[TASK STATEMENT]
Would you copy each line of the records that includes the word "buffalo"?

[SUPPLIED MATERIAL]
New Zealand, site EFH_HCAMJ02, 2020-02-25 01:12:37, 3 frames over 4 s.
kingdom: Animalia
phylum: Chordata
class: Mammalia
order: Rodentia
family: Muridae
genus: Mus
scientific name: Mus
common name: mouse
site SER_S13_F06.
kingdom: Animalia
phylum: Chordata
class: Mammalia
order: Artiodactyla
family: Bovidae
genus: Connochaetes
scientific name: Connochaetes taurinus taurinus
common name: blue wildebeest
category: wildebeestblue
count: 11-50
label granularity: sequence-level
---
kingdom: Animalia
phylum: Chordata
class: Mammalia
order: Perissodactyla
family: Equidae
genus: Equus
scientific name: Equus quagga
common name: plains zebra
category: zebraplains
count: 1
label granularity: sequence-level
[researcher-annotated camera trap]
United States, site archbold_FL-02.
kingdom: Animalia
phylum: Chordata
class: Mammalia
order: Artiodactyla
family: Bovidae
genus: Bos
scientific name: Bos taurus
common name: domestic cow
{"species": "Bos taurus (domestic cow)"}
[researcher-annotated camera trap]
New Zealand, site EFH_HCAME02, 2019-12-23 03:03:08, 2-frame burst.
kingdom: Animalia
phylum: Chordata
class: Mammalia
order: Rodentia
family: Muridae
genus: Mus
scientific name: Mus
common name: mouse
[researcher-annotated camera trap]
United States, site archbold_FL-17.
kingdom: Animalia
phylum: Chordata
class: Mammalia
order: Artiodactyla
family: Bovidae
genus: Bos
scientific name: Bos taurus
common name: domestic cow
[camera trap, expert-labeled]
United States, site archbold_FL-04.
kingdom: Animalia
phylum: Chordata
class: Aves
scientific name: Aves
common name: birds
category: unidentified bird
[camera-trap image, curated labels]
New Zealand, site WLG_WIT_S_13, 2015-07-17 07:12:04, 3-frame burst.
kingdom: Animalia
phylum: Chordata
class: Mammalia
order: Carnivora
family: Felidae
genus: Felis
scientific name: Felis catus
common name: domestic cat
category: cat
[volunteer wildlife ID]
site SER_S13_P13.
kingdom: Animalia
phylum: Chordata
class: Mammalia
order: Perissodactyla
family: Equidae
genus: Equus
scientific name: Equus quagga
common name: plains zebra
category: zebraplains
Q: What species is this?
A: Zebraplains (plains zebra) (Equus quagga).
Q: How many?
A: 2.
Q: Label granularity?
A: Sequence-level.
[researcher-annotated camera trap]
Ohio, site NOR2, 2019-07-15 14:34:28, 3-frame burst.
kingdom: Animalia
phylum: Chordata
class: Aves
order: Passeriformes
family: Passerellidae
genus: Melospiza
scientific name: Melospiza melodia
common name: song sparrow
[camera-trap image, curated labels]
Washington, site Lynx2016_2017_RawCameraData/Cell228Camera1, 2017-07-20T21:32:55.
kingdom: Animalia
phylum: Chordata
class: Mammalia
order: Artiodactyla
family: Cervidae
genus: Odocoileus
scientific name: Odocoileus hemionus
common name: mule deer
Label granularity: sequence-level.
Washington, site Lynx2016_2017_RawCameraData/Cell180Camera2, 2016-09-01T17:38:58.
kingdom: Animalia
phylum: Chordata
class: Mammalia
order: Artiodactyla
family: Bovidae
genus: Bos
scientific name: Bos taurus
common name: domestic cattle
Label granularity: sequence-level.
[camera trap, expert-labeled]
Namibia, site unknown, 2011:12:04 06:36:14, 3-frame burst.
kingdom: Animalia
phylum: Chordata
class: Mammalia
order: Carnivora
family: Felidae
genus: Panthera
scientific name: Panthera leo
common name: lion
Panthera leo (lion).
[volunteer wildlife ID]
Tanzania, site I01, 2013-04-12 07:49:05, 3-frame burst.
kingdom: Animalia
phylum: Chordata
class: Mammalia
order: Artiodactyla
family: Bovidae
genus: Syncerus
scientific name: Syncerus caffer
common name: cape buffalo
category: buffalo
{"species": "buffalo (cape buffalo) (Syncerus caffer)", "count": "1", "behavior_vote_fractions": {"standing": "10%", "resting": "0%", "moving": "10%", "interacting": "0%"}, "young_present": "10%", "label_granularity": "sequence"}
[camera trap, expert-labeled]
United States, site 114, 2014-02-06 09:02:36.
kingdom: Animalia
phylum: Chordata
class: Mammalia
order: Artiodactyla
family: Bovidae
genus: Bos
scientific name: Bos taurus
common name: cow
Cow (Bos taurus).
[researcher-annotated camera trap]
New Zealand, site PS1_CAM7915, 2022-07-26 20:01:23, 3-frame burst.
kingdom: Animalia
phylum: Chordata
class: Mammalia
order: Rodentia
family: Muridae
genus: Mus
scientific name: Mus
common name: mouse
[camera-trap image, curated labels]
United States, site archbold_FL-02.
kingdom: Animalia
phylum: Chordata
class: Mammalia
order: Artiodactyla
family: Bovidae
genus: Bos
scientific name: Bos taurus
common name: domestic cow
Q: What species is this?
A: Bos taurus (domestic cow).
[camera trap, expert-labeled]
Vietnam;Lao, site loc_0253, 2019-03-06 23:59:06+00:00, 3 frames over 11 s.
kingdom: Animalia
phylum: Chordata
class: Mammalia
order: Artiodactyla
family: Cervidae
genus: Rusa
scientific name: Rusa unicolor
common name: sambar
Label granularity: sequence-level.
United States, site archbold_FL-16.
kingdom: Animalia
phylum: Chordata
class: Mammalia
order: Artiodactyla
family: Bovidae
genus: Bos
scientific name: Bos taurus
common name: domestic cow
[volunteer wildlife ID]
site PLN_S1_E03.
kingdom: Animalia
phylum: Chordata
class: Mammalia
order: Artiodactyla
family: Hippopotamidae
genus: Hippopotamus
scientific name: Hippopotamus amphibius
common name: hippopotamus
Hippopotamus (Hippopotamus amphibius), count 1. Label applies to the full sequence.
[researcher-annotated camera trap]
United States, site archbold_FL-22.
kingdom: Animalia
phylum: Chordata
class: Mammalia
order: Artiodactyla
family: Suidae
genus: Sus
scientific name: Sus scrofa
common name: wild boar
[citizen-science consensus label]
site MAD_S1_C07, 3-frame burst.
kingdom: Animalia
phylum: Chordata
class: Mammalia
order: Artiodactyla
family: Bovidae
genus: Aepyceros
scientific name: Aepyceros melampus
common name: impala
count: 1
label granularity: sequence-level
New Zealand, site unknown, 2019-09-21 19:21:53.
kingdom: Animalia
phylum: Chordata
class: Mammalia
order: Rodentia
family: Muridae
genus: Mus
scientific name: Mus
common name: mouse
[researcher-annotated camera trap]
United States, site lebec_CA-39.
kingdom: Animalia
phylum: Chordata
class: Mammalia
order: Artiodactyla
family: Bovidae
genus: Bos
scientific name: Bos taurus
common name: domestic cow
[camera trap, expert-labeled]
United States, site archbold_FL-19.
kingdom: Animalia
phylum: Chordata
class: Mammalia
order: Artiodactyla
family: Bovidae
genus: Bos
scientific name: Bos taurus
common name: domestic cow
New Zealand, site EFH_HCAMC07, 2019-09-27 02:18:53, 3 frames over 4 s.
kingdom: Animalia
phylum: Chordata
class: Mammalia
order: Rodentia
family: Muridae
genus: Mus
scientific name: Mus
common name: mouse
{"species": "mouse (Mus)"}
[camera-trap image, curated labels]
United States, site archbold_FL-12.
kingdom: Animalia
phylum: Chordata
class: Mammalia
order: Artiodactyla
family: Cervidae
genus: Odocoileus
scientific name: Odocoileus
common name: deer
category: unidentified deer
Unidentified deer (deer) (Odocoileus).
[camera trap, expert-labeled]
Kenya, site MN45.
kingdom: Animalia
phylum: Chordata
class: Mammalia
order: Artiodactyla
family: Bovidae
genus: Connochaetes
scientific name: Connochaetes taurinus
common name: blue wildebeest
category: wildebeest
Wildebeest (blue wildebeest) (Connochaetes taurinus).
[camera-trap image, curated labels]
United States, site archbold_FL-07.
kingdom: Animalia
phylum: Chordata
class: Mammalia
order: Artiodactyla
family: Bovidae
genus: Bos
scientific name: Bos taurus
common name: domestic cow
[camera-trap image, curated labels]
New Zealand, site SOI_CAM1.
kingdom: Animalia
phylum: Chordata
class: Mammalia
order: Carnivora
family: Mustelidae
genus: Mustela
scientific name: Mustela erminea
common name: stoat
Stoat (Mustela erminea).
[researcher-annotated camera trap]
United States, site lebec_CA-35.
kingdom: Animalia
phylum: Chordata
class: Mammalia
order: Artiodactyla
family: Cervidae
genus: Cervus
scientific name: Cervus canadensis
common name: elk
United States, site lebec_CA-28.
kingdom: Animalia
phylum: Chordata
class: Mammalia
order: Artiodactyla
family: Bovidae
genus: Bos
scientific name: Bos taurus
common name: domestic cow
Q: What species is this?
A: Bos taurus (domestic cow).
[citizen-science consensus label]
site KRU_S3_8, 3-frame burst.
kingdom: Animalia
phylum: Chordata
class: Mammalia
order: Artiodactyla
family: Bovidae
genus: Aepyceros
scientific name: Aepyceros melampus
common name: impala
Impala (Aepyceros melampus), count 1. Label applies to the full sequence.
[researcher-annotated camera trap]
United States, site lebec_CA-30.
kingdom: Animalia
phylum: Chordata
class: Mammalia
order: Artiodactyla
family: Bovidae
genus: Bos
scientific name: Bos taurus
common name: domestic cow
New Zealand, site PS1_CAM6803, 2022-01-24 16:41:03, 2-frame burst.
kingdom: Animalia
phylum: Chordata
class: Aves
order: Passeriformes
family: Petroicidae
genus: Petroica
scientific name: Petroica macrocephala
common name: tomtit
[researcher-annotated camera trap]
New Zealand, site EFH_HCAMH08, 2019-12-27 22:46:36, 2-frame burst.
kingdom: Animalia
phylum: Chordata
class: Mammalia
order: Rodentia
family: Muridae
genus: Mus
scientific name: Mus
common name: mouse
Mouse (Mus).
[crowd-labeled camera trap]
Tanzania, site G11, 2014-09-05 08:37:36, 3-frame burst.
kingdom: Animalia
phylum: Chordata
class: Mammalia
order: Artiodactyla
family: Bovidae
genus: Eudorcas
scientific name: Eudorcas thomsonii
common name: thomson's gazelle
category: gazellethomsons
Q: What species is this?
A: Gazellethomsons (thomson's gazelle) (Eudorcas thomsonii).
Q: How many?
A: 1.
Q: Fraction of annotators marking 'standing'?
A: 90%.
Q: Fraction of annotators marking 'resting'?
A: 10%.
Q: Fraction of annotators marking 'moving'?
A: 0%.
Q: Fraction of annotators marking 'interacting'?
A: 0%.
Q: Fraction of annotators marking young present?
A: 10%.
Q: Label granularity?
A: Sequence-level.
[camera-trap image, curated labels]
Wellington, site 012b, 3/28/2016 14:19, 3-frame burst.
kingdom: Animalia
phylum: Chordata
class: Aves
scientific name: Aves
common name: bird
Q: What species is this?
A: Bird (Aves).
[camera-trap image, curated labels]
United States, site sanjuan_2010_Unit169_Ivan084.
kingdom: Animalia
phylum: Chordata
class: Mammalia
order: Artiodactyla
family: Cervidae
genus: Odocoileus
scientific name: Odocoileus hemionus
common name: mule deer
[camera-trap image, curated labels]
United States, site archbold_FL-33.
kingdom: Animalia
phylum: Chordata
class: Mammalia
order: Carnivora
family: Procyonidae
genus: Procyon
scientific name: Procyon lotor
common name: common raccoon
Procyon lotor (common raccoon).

[RESPONSE BELOW]
common name: cape buffalo
category: buffalo
{"species": "buffalo (cape buffalo) (Syncerus caffer)", "count": "1", "behavior_vote_fractions": {"standing": "10%", "resting": "0%", "moving": "10%", "interacting": "0%"}, "young_present": "10%", "label_granularity": "sequence"}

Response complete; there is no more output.